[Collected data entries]
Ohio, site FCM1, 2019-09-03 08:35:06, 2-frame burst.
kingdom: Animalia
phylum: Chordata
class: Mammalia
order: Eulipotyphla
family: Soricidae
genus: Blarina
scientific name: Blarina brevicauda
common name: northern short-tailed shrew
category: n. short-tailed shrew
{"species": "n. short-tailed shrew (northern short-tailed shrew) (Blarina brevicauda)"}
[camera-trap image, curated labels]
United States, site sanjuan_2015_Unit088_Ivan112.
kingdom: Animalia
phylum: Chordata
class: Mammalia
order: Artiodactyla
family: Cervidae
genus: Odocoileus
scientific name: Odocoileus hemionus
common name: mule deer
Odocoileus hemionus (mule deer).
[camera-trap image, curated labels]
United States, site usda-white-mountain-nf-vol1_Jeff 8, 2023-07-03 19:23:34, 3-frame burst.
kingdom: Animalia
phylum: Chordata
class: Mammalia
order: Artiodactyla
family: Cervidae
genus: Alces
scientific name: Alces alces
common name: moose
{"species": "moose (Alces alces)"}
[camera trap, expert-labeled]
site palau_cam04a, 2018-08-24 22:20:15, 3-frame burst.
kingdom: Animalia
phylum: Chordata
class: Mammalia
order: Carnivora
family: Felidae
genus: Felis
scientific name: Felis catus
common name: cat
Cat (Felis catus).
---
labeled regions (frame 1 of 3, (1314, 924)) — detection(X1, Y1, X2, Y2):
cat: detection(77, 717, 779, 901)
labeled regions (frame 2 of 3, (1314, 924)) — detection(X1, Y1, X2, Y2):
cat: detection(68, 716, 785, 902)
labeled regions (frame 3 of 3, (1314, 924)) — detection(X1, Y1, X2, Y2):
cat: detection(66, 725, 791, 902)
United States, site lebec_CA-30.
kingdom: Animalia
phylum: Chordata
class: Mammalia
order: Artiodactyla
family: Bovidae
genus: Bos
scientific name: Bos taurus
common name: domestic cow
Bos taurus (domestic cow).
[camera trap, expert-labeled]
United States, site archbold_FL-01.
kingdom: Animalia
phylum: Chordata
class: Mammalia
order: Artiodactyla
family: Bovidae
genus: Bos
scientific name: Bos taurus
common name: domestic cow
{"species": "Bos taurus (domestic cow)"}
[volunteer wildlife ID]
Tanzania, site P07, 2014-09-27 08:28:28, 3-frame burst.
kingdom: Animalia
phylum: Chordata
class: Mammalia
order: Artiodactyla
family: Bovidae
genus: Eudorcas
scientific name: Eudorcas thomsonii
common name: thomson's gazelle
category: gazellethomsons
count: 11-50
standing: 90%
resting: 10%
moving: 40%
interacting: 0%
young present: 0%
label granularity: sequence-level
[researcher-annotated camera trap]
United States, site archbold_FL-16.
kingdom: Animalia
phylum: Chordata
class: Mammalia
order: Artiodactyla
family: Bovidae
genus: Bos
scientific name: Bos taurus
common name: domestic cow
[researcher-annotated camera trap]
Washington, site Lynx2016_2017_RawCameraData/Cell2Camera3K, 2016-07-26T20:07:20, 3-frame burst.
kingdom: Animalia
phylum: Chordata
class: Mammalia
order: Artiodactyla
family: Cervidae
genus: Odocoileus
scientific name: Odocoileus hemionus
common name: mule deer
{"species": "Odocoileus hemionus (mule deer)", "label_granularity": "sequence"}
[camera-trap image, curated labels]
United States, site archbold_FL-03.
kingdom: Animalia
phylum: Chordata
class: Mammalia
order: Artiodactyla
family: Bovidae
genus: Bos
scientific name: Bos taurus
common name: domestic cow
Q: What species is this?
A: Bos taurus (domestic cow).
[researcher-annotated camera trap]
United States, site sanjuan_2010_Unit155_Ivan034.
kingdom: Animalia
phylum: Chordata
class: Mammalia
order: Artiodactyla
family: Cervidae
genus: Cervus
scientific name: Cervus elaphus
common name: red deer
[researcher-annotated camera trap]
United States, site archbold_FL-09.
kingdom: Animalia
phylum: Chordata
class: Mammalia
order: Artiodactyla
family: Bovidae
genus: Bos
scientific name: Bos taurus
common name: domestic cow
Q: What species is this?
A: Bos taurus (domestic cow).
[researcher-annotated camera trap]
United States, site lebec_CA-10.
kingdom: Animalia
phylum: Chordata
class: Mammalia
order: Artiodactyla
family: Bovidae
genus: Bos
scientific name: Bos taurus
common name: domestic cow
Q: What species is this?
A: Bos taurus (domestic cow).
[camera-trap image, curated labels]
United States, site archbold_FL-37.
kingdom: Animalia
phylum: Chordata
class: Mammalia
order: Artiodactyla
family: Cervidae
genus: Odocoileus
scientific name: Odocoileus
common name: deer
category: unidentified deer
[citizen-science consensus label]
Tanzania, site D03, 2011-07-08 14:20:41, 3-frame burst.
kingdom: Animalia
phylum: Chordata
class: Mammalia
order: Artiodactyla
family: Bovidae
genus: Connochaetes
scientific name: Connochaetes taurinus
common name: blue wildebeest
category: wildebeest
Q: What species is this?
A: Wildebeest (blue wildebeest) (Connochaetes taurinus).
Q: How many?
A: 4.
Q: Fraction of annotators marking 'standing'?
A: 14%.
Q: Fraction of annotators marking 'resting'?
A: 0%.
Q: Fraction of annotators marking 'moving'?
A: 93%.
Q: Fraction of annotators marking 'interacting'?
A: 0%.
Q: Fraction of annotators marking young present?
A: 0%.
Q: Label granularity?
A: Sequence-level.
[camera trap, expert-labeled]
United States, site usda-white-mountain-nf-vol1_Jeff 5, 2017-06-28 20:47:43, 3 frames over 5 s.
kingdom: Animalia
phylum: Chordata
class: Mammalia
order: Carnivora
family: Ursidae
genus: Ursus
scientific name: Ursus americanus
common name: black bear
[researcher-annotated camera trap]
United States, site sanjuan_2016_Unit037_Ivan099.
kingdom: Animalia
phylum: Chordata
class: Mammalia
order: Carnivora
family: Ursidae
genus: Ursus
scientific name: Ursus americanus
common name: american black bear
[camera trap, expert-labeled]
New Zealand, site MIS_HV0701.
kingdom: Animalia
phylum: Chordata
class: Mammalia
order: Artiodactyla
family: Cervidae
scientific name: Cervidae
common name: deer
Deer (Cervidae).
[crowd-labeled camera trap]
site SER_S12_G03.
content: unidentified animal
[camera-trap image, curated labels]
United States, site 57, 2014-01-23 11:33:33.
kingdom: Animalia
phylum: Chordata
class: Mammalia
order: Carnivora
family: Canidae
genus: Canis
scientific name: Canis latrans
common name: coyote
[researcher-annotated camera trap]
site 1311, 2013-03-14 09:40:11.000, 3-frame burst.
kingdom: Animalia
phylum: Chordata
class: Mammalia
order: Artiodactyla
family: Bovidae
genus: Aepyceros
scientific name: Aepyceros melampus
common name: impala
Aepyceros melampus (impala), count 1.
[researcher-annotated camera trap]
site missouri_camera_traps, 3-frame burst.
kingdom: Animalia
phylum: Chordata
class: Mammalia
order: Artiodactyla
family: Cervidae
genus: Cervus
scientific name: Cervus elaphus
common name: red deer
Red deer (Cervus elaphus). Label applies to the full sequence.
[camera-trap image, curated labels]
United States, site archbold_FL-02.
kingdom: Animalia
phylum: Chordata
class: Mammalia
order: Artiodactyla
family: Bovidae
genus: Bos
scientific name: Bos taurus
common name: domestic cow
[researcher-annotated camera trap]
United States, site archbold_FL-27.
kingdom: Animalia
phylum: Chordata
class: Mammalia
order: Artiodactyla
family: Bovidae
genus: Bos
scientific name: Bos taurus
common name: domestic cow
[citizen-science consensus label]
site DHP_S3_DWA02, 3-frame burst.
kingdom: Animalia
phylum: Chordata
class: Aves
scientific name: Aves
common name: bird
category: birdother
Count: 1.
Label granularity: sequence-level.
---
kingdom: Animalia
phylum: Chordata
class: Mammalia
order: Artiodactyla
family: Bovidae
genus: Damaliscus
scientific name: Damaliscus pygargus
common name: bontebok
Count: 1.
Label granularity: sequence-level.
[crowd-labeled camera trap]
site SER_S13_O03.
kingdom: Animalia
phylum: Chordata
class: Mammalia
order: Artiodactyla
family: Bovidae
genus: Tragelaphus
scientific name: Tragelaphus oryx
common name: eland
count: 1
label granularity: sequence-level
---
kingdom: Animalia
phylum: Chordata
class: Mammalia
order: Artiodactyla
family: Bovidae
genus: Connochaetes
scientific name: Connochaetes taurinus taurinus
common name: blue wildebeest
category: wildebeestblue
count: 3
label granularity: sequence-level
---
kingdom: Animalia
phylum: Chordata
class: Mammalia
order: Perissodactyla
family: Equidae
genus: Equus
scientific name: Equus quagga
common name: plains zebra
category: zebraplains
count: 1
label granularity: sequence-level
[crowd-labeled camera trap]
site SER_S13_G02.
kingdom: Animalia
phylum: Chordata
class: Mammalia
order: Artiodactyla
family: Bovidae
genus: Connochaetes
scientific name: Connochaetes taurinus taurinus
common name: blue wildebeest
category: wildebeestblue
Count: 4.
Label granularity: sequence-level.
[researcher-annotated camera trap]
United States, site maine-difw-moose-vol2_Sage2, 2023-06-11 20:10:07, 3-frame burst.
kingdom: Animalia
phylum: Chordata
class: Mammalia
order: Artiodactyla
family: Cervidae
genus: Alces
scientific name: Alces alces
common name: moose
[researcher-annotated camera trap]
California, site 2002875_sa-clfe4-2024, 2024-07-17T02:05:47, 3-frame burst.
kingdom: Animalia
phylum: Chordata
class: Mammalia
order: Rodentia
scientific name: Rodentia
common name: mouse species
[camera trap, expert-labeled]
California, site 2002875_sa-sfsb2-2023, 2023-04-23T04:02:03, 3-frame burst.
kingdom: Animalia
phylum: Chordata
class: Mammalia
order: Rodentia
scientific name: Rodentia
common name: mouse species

_Work required_
Show every line from the entries above in which the word "moose" appears.

_Output of the task_
common name: moose
{"species": "moose (Alces alces)"}
United States, site maine-difw-moose-vol2_Sage2, 2023-06-11 20:10:07, 3-frame burst.
common name: moose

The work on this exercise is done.